▶ [Source passage]
— BEGIN —

State Correctional Institution – Coal Township
- Interactive map of State Correctional Institution – Coal Township
- Location: Coal Township, Northumberland County, near Shamokin, Pennsylvania, USA;
- Security class: Medium-Security
- Capacity: 2,153
- Opened: April 26, 1993
- Managed by: Pennsylvania Department of Corrections

= State Correctional Institution – Coal Township =

American prison in Coal Township, Pennsylvania

The State Correctional Institution – Coal Township, commonly referred to as SCI Coal Township, is a Pennsylvania Department of Corrections prison. Thomas McGinley is its superintendent. SCI Coal Township houses about 2,300 inmates.

==History==
The State Correctional Institution – Coal Township was officially dedicated on April 26, 1993, as part of Governor Robert P. Casey's Operation Jump Start program, which launched in 1990 to relieve overcrowding in Pennsylvania's prisons while stimulating job growth and economic activity in struggling communities. SCI Coal Township was one of five prototypical state prisons constructed during this expansion and was financed through county or municipal authorities rather than direct state funding. The Northumberland County Authority managed the construction financing and developed a lease-to-buy agreement with the Department of Corrections.

— END —

▶ [Complete the following]
- 1) Output the SCI Coal Township passage word for word from "American prison in" to "about 2,300 inmates.".
- 2) List every label that comes before a colon in the bulleted lines at the top of the SCI Coal Township passage.
None of the data is needed here.

▶ [Material supplied]
— BEGIN —

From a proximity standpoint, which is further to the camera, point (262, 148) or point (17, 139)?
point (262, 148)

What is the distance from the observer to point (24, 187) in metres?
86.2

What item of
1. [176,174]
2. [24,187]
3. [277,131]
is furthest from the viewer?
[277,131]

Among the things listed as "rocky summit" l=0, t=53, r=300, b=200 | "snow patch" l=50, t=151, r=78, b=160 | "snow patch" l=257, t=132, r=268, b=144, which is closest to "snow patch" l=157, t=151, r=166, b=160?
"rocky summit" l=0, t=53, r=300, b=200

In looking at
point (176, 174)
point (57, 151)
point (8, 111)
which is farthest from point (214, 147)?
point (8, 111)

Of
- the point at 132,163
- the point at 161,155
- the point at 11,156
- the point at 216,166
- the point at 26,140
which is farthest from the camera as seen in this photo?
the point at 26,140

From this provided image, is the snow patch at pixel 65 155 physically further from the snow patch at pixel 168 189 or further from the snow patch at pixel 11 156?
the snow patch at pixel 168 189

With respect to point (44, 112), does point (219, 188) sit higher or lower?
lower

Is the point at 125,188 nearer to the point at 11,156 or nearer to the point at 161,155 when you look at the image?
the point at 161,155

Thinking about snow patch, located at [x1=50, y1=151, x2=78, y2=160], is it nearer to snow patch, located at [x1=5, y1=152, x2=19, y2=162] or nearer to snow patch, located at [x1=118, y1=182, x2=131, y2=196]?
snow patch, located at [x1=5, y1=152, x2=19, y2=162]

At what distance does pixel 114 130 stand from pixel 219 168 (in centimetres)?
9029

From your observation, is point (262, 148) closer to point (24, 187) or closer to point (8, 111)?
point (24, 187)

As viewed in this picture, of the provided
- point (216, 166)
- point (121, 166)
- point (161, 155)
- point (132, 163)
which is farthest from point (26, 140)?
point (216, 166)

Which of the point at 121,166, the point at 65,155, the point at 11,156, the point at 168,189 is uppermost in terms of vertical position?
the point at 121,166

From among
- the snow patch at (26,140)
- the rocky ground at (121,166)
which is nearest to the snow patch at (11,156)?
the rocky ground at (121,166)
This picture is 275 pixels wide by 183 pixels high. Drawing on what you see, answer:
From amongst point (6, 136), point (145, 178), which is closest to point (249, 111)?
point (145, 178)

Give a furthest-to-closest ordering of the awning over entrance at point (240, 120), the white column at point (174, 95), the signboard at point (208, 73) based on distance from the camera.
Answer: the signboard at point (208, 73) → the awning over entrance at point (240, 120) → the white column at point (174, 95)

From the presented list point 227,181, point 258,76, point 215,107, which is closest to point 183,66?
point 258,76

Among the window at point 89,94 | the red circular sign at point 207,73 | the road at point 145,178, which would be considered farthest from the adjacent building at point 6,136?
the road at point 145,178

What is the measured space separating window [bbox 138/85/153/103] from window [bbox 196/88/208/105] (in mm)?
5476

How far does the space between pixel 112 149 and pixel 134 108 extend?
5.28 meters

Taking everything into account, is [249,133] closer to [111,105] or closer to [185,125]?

— END —

▶ [Answer list]
- 1)
American prison in Coal Township, Pennsylvania

The State Correctional Institution – Coal Township, commonly referred to as SCI Coal Township, is a Pennsylvania Department of Corrections prison. Thomas McGinley is its superintendent. SCI Coal Township houses about 2,300 inmates.

- 2)
Location
Security class
Capacity
Opened
Managed by